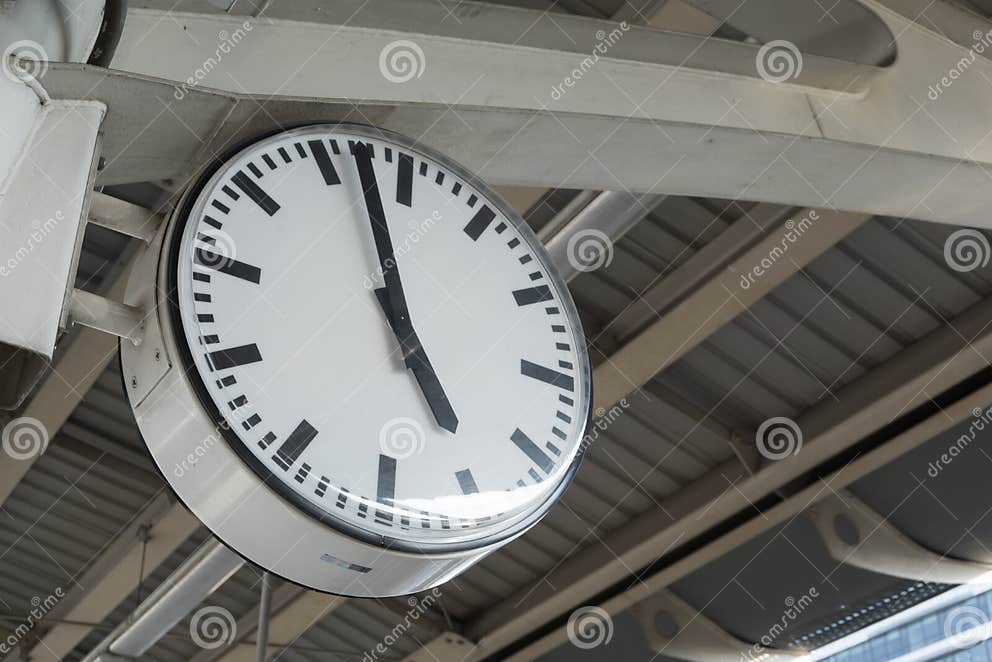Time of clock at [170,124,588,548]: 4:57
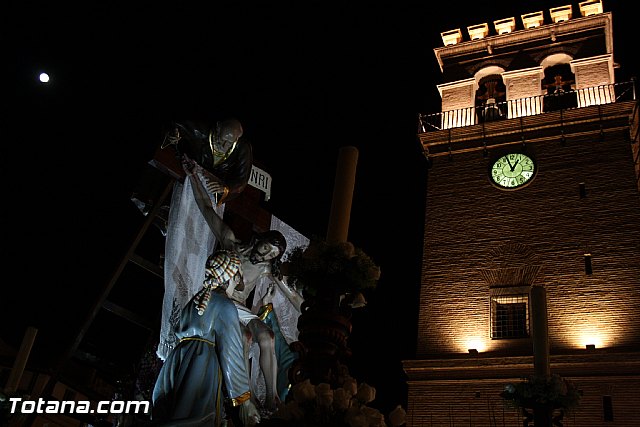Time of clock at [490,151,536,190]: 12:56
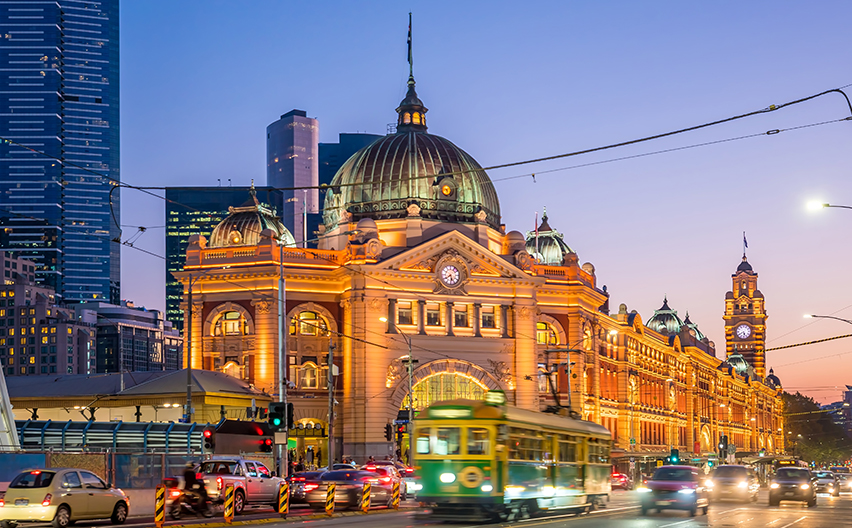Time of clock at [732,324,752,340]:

# # # # # # #

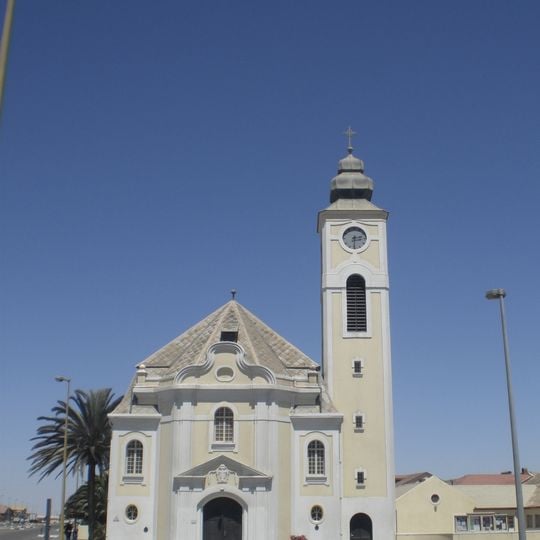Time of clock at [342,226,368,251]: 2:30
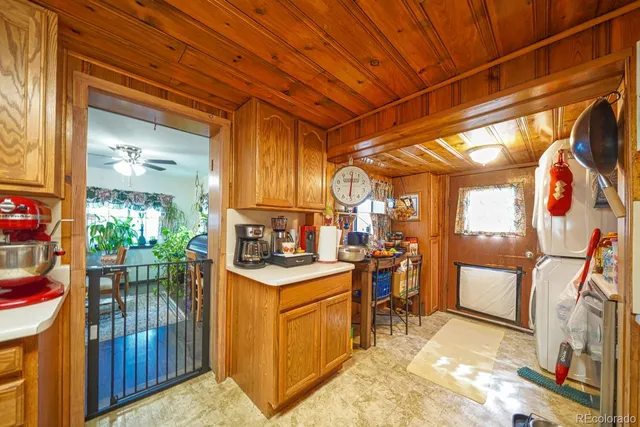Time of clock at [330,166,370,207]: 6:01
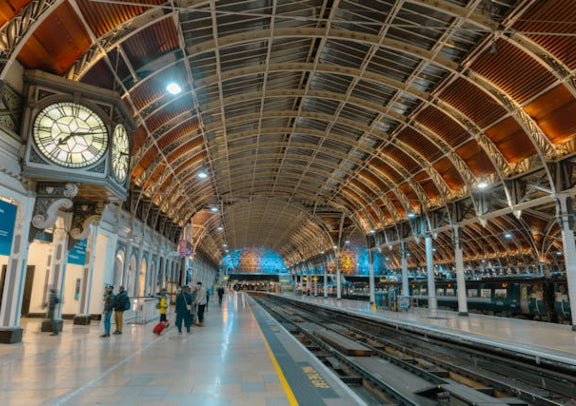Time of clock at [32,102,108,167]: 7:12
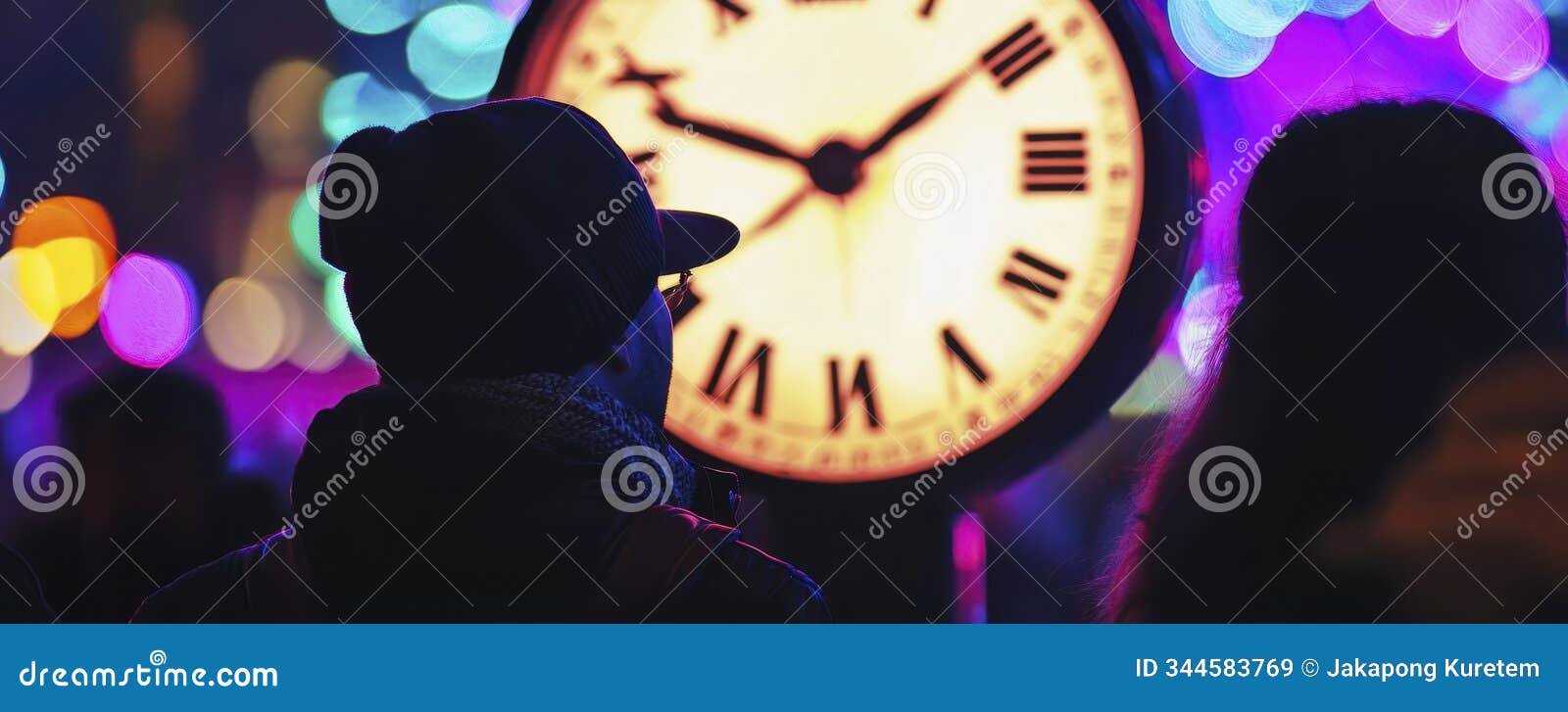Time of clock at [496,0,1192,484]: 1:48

# # # # # # #

- **AIM OF THE TASK**: In the data lines between the one holding "Time of clock at [330,166,370,207]: 6:01" and the one holding "Time of clock at [496,0,1192,484]: 1:48", inclusive, replace "clock" with "timepiece" and leave everything else unchanged. Give back only those lines, without the pictures.

- **THE SOLUTION**:
Time of timepiece at [330,166,370,207]: 6:01
Time of timepiece at [32,102,108,167]: 7:12
Time of timepiece at [496,0,1192,484]: 1:48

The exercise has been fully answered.